Rekursive Akronyme werden auf zwei verschiedene Arten konstruiert:

Methode 1

  1. Es wird von einem möglichst einfach auszusprechenden Akronym ausgegangen, beispielsweise ARF für Acronym-Recursion-Finder.
  2. Dieses Akronym wird vorne um einen Buchstaben so erweitert, dass sich ein aussprechbares (und bestenfalls sinnvolles) Wort ergibt. Eine Erweiterung mit einem N ergibt beispielsweise NARF.
  3. Das ganze Akronym wird als sein erstes Initialwort verwendet. So ergibt sich das rekursive Akronym NARF-Acronym-Recursion-Finder.

Methode 2

  1. Es wird von einem existierenden Wort ausgegangen; beispielsweise super.
  2. Der erste Buchstabe steht als initiale Abkürzung für sich selbst: Super.
  3. Ab dem zweiten Buchstaben des Wortes wird jeder Buchstabe zu einem eigenen Wort erweitert; beispielsweise stellt Super United Procedural Environment Relocator ebenfalls ein echtes rekursives Akronym dar.

Einzelnachweise

  1. Douglas R. Hofstadter: Gödel, Escher, Bach. Ein endloses geflochtenes Band. Aus dem Amerikanischen von Philipp Wolff-Windegg und Hermann Feuersee.

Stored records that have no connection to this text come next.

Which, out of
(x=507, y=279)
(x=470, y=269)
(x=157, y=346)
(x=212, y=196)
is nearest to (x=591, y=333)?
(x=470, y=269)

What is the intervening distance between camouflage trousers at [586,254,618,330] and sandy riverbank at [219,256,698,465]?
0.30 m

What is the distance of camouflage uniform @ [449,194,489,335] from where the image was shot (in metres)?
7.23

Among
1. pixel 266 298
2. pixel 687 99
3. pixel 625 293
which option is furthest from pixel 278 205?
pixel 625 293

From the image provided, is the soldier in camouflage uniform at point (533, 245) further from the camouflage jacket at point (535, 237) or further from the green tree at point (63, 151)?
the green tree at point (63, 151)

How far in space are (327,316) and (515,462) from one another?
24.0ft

Zweite, verbesserte Auflage. Verlag Klett-Cotta, Stuttgart 1985, S. 123.
  2. John Brunner: Morgenwelt. Aus dem Englischen von Horst Pakullus. Verlag Heyne, München 2014.
  3. Eric S. Raymond: mung.
  4. Richard Stallman: Free Software: Freedom and Cooperation, Lesung an der New York University am 29. Mai 2001, Transkript.